Early last week it was reported that as many as one-third of Hezbollah’s fighting force have been killed or wounded in Syria. That was followed by a report on Friday that Iran’s Islamic Revolutionary Guard Corps had withdrawn most of its troops from Syria after suffering dozens of casualties. The withdrawal of the Iranians has put additional pressure on Hezbollah as the Russian airstrikes have not been as decisive as Hezbollah had hoped.
Avi Issacharoff pointed out two weaknesses exposed by the recent news.
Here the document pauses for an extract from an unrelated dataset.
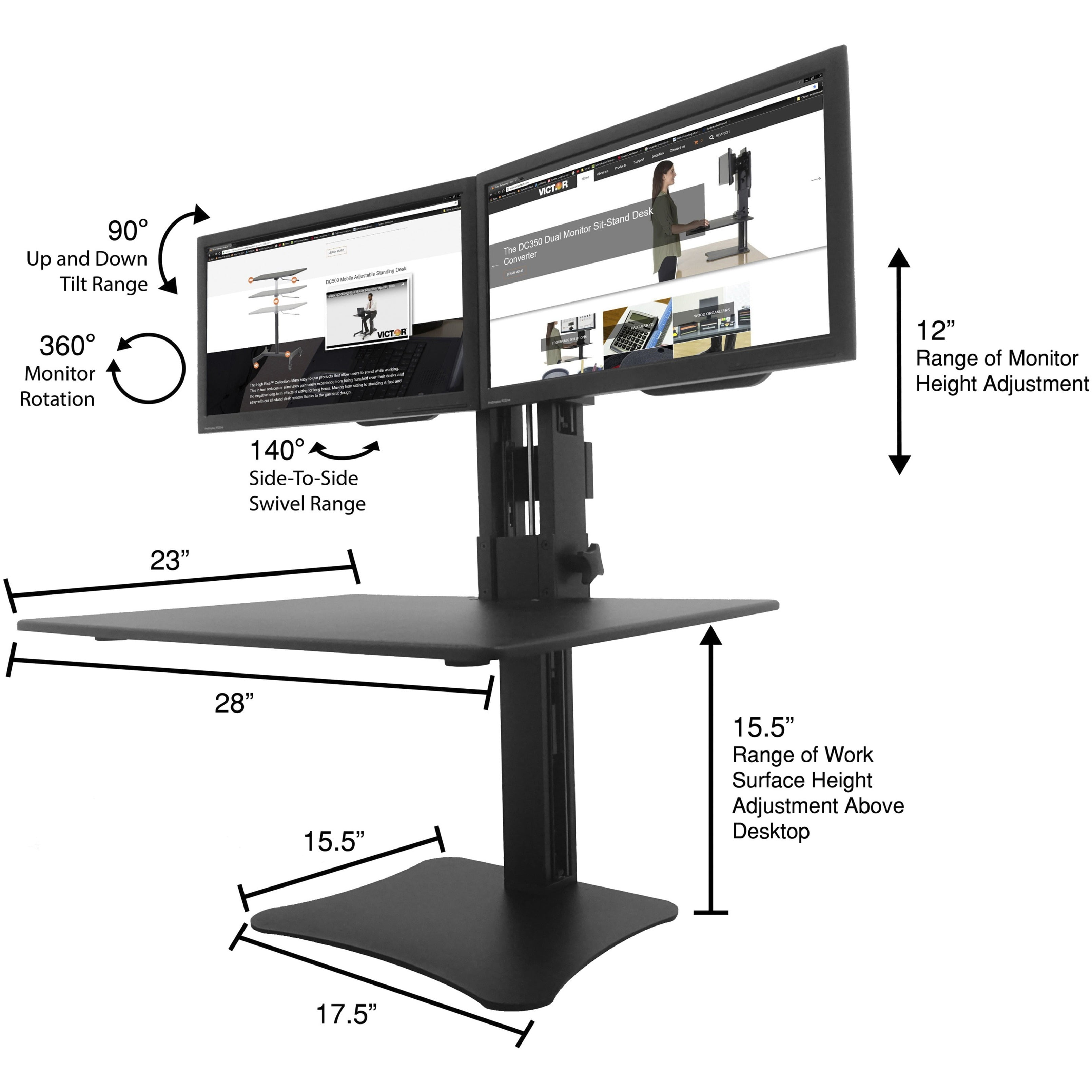 Victor Technology DC350 High Rise™ Collection Dual Monitor Sit-Stand Desk Converter 28 x 23 x 15.5 Blk - Image 13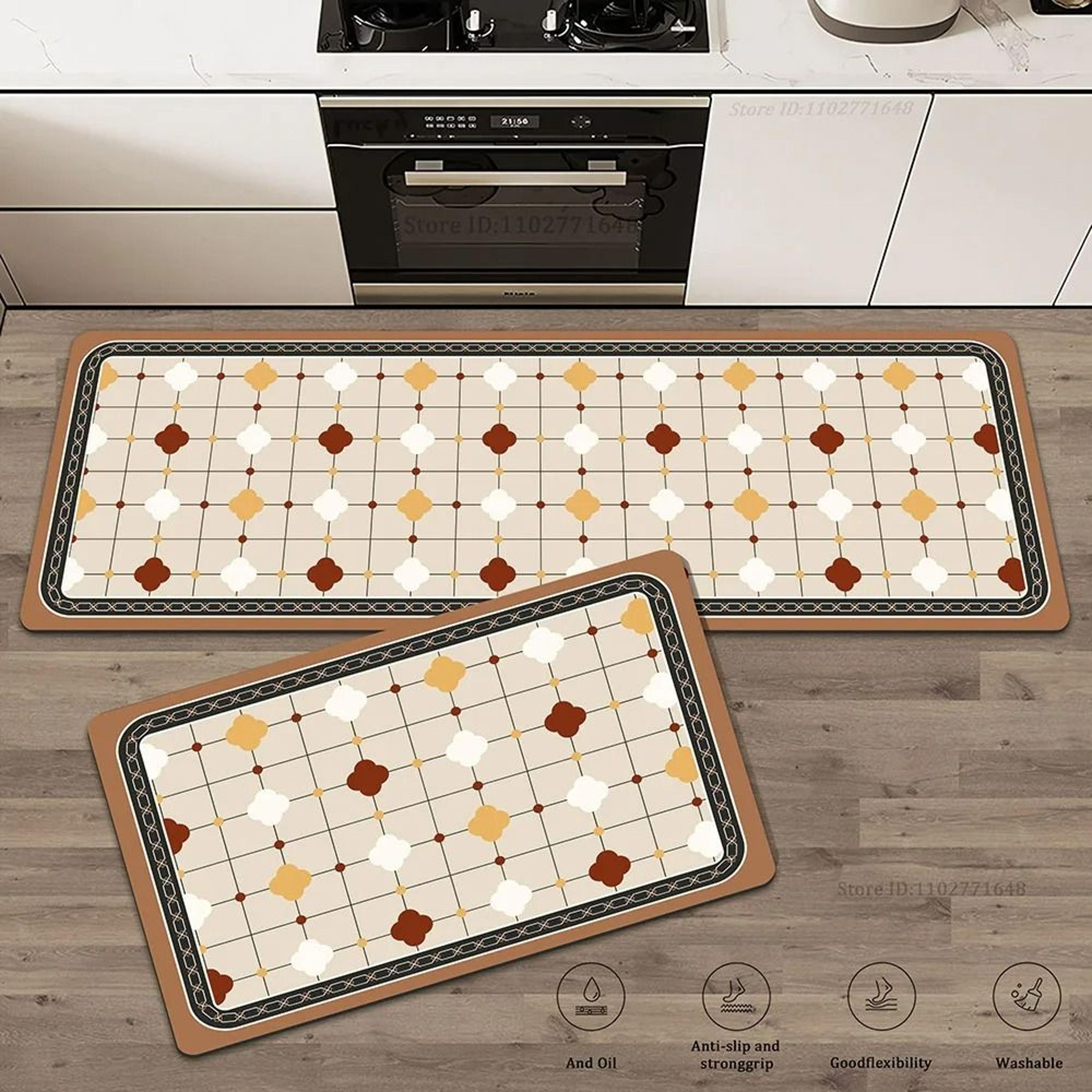 colorful non-slip kitchen carpet & washable absorbent floor mat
On an operational level he wrote, “the assassination is further evidence — after the assassination of Jihad Mughniyeh in January and the killing of Hassan al-Laqis in December 2013 — of the ease with which intelligence services can infiltrate the organization.”
The other is a manpower shortage about which he wrote, “In the past few months, Hezbollah has launched a massive draft of youths 17 and older to make up for its losses. However, the recruits are not at the same level as the trained and sophisticated fighters that filled its ranks just a few years ago.” Thus he doesn’t expect that Hezbollah will seek an all out war with Israel right now.
To be sure Hezbollah is still a threat to Israel with a massive terror infrastructure in place, financed by Iran (especially in the wake of the nuclear deal), as the red alert sirens in northern Israel (including Nahariya, the scene of Kuntar’s crime) today attest. The Jerusalem Post reports that the IDF believes that three rockets landed in Israel causing no injuries.
In addition to Iranian forces and Hezbollah, Iran has reported to be importing Shi’ite fighters from Iraqi militias, Afghanistan and Pakistan to boost its pro-Assad forces.
Iran supports Assad to maintain a land connection to Lebanon and Israel’s border. In recent weeks the cost of that support has gone up.
Samir Kuntar’s dead, but the Iranian threat, however degraded is still there.